She also reflected on the atmosphere of the screening, admitting feeling “a little out of my depth because the audience were older and consisted of directors and people from the industry too,” but maintained that the experience remained meaningful. “But it was no less valuable for me,” she added.

For first-time visitors, HIFF’s appeal often lies in its ability to momentarily detach cinema from geography and routine viewing habits.
Abhijeet Saxena, who attended the screening of the Italian-language film Gioia Mia (Sweetheart) at the Stein Auditorium, described the festival as a refreshing alternative to conventional theatre viewing.
“I’ve never been to an international film festival before, so the Habitat International Film Festival 2026 felt refreshing,” he told Lyrical Muse, adding that the India Habitat Centre carried a creative energy that “felt more like a college campus than a convention centre.”
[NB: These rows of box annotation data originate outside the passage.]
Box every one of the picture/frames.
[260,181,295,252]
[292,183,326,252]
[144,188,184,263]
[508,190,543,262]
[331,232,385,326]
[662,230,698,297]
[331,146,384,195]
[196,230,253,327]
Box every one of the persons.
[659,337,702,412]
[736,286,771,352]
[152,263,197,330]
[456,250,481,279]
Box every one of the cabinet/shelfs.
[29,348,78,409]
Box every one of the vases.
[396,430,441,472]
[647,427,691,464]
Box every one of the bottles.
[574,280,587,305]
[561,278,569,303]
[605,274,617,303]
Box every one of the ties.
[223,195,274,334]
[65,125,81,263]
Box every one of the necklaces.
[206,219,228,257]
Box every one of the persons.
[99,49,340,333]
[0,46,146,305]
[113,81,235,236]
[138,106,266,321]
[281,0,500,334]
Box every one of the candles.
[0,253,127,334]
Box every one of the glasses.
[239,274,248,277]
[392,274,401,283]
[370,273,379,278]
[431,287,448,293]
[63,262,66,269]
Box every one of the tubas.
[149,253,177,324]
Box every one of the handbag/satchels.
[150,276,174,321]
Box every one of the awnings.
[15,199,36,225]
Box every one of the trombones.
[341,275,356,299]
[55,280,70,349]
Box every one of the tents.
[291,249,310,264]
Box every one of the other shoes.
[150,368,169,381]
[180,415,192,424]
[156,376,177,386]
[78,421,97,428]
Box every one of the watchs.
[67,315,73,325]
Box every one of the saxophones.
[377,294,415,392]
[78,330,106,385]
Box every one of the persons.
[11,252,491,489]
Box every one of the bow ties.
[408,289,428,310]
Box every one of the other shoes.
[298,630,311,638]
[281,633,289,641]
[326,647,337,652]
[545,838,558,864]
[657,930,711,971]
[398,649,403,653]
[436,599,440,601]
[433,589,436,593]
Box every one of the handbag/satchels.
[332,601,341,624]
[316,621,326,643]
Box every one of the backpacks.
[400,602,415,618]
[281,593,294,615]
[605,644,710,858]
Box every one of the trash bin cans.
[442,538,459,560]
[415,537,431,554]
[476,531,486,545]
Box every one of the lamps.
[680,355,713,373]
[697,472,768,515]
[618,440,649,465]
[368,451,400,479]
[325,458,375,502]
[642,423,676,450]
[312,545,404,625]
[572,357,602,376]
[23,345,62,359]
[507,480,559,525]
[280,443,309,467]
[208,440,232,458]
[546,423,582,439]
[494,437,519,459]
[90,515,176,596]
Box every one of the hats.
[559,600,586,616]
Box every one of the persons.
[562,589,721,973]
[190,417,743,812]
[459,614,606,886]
Reflecting on the screening, he said, “Once the film begins, it’s as if you could be in Delhi or Berlin or Toronto — there’s no difference. The magic of cinema breaks that geographical barrier.” His chosen film, a light Italian drama set in a Sicilian apartment complex, stood out for its emotional warmth and quiet storytelling.

Saxena described the experience as quietly rejuvenating, adding that his visit left him “wanting to return for more such film experiences of indulgence and self-discovery” and feeling “a bit replenished before stepping back into the fast-paced city work culture.”

That sense of quiet replenishment perhaps best captures HIFF’s larger impact. The festival does not attempt to compete with commercial premieres or high-profile film events; instead, it builds a slower and more deliberate engagement with cinema, inviting audiences to sit with stories that rarely find space in mainstream theatres.
With a strong presence of women filmmakers, international collaborations and restored classics, HIFF continues to expand Delhi’s access to world cinema in a meaningful way.
As the final screenings roll out tomorrow, the seventh edition leaves behind more than a schedule of films — it reinforced the idea that carefully curated cinema can still create shared cultural spaces in a city that rarely slows down.